Stat4 is more highly expressed in the BCL group than in PCTs. However, the level of stat3 expression does not differ significantly between BCLs and PCTs, both groups showing relatively high expression levels. Jak1 also showed higher expression in the BCL group compared to PCTs, but Jak1 is relatively highly expressed, even in PCTs. The accelerating mechanisms engaged after v-Abl infection seems to utilize these pathways (Figure 3B), despite the concomitant induction of the counteracting Socs family of genes. These pathways are currently being studied in greater depth at the translational and post-translational levels within the PCT system, following up the leads afforded by our gene expression studies and the initial phosphorylation studies shown here, with the goals of understanding the mechanisms at work.
It has been illuminating to analyze our mouse expression data in conjunction with already published Affymetrix data from human multiple myeloma. Cluster analysis showed that human MM1 clustered most closely with PCT4 and PCT5, IL6PC and KiPC, the two groups of PCTs from IL-6-transgenic mice, while the more aggressive myeloma groups, MM3-MM4, clustered more tightly with PCT1 and PCT2, ABLMYCPC and ABPC, those with appearance accelerated by v-Abl activity. This similarity includes differences in expression of genes associated with proliferation. This was unexpected but significant, because plasma cell neoplasms are not generally associated with rapid proliferation. Instead, increased survival or escape from apoptosis is thought to be the chief mechanism responsible for the expansion of lymphocytes or plasma cells in lymph nodes or bone marrow, respectively. This similarity brings to mind the possibility that Imatinib, the activated Abl inhibitor, might be effective in treating aggressive myeloma patients.

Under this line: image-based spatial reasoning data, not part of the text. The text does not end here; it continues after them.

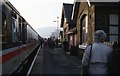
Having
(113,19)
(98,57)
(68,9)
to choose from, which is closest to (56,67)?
(113,19)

This co-clustering suggests that different pathways can be utilized to achieve a similar outcome, namely transformation of plasma cells. Thus, the mouse PCT model, despite its biological differences from MM, offers an experimental model for studying the details of the etiology of plasma cell neoplasms with different degrees of aggressiveness, much as seen in human myelomas. This aspect of our study will be broadened to include new data on additional myeloma patients  in which expression data are used to define seven subgroups that differ in their molecular characteristics. This study will be the subject of a separate manuscript.